----- Study text -----
Gonzalez knew she wanted to attend college, and had the grades to do so, but her undocumented status precluded her from pursuing federal financial aid. CSUSM was the ideal destination because she could live at home (her family ultimately bought a house in San Marcos), and her parents were able to cobble together enough money to afford the low tuition.
At CSUSM, Gonzalez quickly found a home in the lab of biology professors Thomas Wahlund and Betsy Read, where she says she could be herself without being judged. Outside the classroom, she similarly was embraced through CAMP, a national program that aims to help students from migrant and seasonal farm worker backgrounds to succeed in college. A member of the third CAMP class at CSUSM, which initially hosted it in 2002, Gonzalez and her cohort participated in a five-week summer program before receiving a host of services during their freshman year at the University.
“She was way ahead of the game,” Minerva Gonzalez said. “She helped tutor some of our other students in math. You could tell from the very beginning that this student was going places.”
Karina wondered, though, how far she could go without legal protection. And in the summer of 2009, after the first year of her master’s program, she confronted the very real possibility of having to leave the country entirely.
When her parents sought green cards, Gonzalez, then 21, was told that she had aged out of their asylum case and would have to apply on her own. After struggling to find and pay for a lawyer – the family of Wahlund, who had died of cancer in 2008, helped cover her expenses – she sought to avoid deportation through what’s called a special rule cancellation, whereby adult family members of U.S. residents can stay if their leaving would represent an extreme hardship (Gonzalez’s parents depended on her for translation and medical help).
She describes her deportation hearing on Aug. 26, 2009 – she recalls the exact date – as the worst day of her life.
“Somebody gets to decide whether or not I get to stay in the States or go back to a place that I no longer remember because I left when I was 11,” Gonzalez said. “I had worked so hard and everything could be trashed, and one person got to decide what my future would be like.”
The judge granted her a green card, opening the door for Gonzalez to seek financial aid and – thanks to her outstanding academic qualifications – gain admission to Harvard’s doctoral program.
But the Ivy League school didn’t have anything like CAMP, and Gonzalez struggled with the cross-country move in more ways than one.
-----
§ **Required action**
Please reproduce word for word the part of the passage about Gonzalez starting with "When her parents" and going on through "of her life.". You won't need the rows that follow the passage about Gonzalez.
----- Supplied information -----
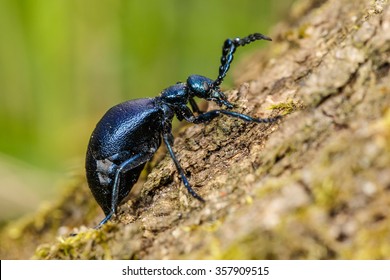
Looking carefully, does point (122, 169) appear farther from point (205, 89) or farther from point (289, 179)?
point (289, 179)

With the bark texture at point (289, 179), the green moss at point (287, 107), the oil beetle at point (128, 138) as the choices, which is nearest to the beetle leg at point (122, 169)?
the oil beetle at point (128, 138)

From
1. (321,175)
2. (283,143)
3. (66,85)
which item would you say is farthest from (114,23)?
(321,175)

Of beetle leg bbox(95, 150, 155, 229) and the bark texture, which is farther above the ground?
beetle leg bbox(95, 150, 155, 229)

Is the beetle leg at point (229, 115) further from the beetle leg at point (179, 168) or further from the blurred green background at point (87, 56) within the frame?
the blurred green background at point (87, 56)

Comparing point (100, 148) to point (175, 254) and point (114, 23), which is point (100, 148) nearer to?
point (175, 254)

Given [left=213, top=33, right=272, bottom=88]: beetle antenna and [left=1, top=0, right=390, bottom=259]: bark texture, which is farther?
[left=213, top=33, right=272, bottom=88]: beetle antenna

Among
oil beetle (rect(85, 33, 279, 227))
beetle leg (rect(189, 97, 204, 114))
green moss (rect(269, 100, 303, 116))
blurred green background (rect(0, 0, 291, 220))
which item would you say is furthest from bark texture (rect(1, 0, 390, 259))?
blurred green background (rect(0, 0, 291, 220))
-----
----- Supplied information -----
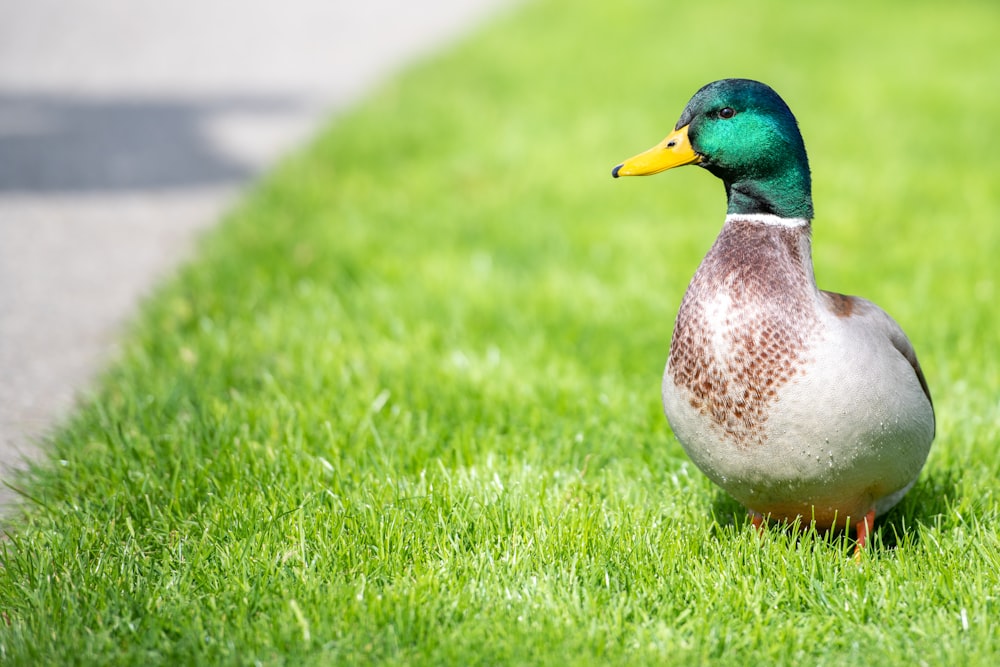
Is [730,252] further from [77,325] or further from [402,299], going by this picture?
-----
----- Supplied information -----
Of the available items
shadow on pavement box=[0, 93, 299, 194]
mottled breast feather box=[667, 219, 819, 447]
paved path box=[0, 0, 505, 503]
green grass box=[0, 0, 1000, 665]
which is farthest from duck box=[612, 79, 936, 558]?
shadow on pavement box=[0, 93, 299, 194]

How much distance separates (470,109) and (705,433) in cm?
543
-----
§ **Answer section**
When her parents sought green cards, Gonzalez, then 21, was told that she had aged out of their asylum case and would have to apply on her own. After struggling to find and pay for a lawyer – the family of Wahlund, who had died of cancer in 2008, helped cover her expenses – she sought to avoid deportation through what’s called a special rule cancellation, whereby adult family members of U.S. residents can stay if their leaving would represent an extreme hardship (Gonzalez’s parents depended on her for translation and medical help).
She describes her deportation hearing on Aug. 26, 2009 – she recalls the exact date – as the worst day of her life.